▸ CONSIGNE ÉCRITE 1: Recopiez le passage du fil de discussion sur la traduction de « Get this baby out » en commençant aux mots « - Punch this » et en vous arrêtant après les mots « de votre aide. ».
▸ CONSIGNE ÉCRITE 2: Les affirmations suivantes s'accordent-elles avec le fil de discussion sur la traduction de « Get this baby out » ? Répondez par oui ou par non et citez les mots du fil qui tranchent. (a) Olivier présente son projet comme ayant une ambition commerciale. (b) lachryma appuie la proposition de bloomiegirl. (c) Olivier juge la première expression proposée trop longue.
▸ CONSIGNE ÉCRITE 3: Rédigez la suite du fil de discussion sur la traduction de « Get this baby out » à partir du dernier message.

▸ TEXTE PROPOSÉ:
··········

# Get this baby out



## jedioliver

Bonjour a tous,

Mon premier message sur ce forum.

Je consulte très régulièrement le dictionnaire en ligne mais là je ne suis pas arrivé à trouver de traduction bien pertinente.

Je cherche en fait à traduire l’idée qu’on puisse prendre quelque chose avec un certain plaisir, une certaine ardeur même pour ensuite l’utiliser de toutes ces forces.
Il s’agit en fait d’un matériel de sport dont j’aimerais faire comprendre aux utilisateurs qu’une fois qu’ils auront enlever la housse, alors ils devront se donner à fond pour l’exploiter.

Je ne veux pas que cette expression soit trop agressive non plus. Cela reste du sport.

J’avais pensé aux expressions suivantes :

- Get this baby out !
- Punch this baby out !
- Kick this baby out !

Je ne sais pas si les nuances entre chacune de ces expressions sont très fortes et si elles sont réellement adaptées à l’idée que je recherche.

J’emploi le terme de baby car il est assez vague. Ce matériel sera sans doute décliné en plusieurs tailles et il serait trop restrictif alors de qualifier clairement l’appareil.

Je précise que pour l’instant il s’agit d’un projet d’étude sans ambition commerciale.

Merci a tous de votre aide.
Si vous avez des conseils ou des propositions plus adaptées, n'hésitez pas a m'en faire part.

Olivier


----------



## bloomiegirl

_*Bienvenue au forum, Olivier!*_ 

How about: _Take this baby for a spin!_ Sort of like a test drive.


----------



## cropje_jnr

En Australie "_Get this baby crankin'!_", ou quelque chose dans le genre, pourrait convenir, mais je ne sais pas si "_cranking_" si dit aussi couramment ailleurs...


----------



## lachryma

I second bloomiegirl's- it's exactly what I would offer as a translation. As for cropje, it definitely works too, although it is not as common here in the US.


----------



## jedioliver

Hi friends,

Thank you for all your answers.

Well, I am afraid the first idiom: "_Take this baby for a spin!"_ is a little bit too long to use. I am looking for a shorter idiom.

Is there a way to shorten "for a spin" in a one and only word?...

The second idiom could be ok but if it is only used in australia, it's a little bit of a shame.

Perhaps do you have other ideas?

··········

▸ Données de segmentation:
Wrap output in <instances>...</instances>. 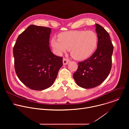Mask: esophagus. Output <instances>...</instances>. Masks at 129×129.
Wrapping results in <instances>:
<instances>
[{
  "label": "esophagus",
  "instance_id": "34e87169",
  "mask_svg": "<svg viewBox=\"0 0 129 129\" xmlns=\"http://www.w3.org/2000/svg\"><path fill=\"white\" fill-rule=\"evenodd\" d=\"M69 61H70V60L69 59L65 58H64L63 59V63L64 65H67Z\"/></svg>",
  "mask_w": 129,
  "mask_h": 129
}]
</instances>
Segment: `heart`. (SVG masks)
I'll list each match as a JSON object with an SVG mask.
<instances>
[{"label": "heart", "instance_id": "obj_1", "mask_svg": "<svg viewBox=\"0 0 129 129\" xmlns=\"http://www.w3.org/2000/svg\"><path fill=\"white\" fill-rule=\"evenodd\" d=\"M98 43L97 34L93 30H76L61 33L59 39L52 38L51 44L59 53L70 50L71 56L77 60L87 59L95 50Z\"/></svg>", "mask_w": 129, "mask_h": 129}]
</instances>
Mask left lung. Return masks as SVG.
I'll list each match as a JSON object with an SVG mask.
<instances>
[{"mask_svg":"<svg viewBox=\"0 0 129 129\" xmlns=\"http://www.w3.org/2000/svg\"><path fill=\"white\" fill-rule=\"evenodd\" d=\"M98 36L97 49L87 60L79 62L73 77L77 85L89 89L101 84L108 77L112 67L113 45L106 30L99 24H95Z\"/></svg>","mask_w":129,"mask_h":129,"instance_id":"obj_1","label":"left lung"}]
</instances>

··········

▸ CORRIGÉ 1:
- Punch this baby out !
- Kick this baby out !

Je ne sais pas si les nuances entre chacune de ces expressions sont très fortes et si elles sont réellement adaptées à l’idée que je recherche.

J’emploi le terme de baby car il est assez vague. Ce matériel sera sans doute décliné en plusieurs tailles et il serait trop restrictif alors de qualifier clairement l’appareil.

Je précise que pour l’instant il s’agit d’un projet d’étude sans ambition commerciale.

Merci a tous de votre aide.

▸ CORRIGÉ 2:
(a) Non : « pour l’instant il s’agit d’un projet d’étude sans ambition commerciale ».
(b) Oui : « it's exactly what I would offer as a translation ».
(c) Oui : « is a little bit too long to use ».

▸ CORRIGÉ 3:
Anyway, thank you for your help and time.

Olivier


----------



## jedioliver

I was also wondering if the idioms I gave as examples are really bad.
What is for example the exact meaning of "Get this baby out"? 

Thanks.

Olivier


----------



## Spleen

Personally, I like "Take this baby for a spin". and "Get this baby crankin'" doesn't shock me (in US English) as it reminds me of those old cars that needed to be cranked up to get them moving.


----------



## bloomiegirl

jedioliver said:


> I was also wondering if the idioms I gave as examples are really bad.
> What is for example the exact meaning of "Get this baby out"?
> [...]



"Get this baby out !" sounds to me like "enlevez le bébé!" 
"Punch this baby out !" sounds to me like "donnez un coup de poing au bébé!"
"Kick this baby out !" sounds to me like "renvoyez (lourdez?) le bébé!"



jedioliver said:


> [...]Well, I am afraid the first idiom: "_Take this baby for a spin!"_ is a little bit too long to use. I am looking for a shorter idiom.
> 
> Is there a way to shorten "for a spin" in a one and only word?...



_*Olivier, what's the equivalent short sentence in French? 
*_


----------



## boy_on_the_christmas_tree

en lisant le titre de ce "fil" j'ai pensé d'abord qu'il s'agit d'une question de sagefemme. dans les 3 versions que tu as donné je trouve aucune "acceptable" pour le thème que tu recherche. prends plutot une de ceux que les autres t'ont proposé.


----------



## jedioliver

Merci de vos réponses.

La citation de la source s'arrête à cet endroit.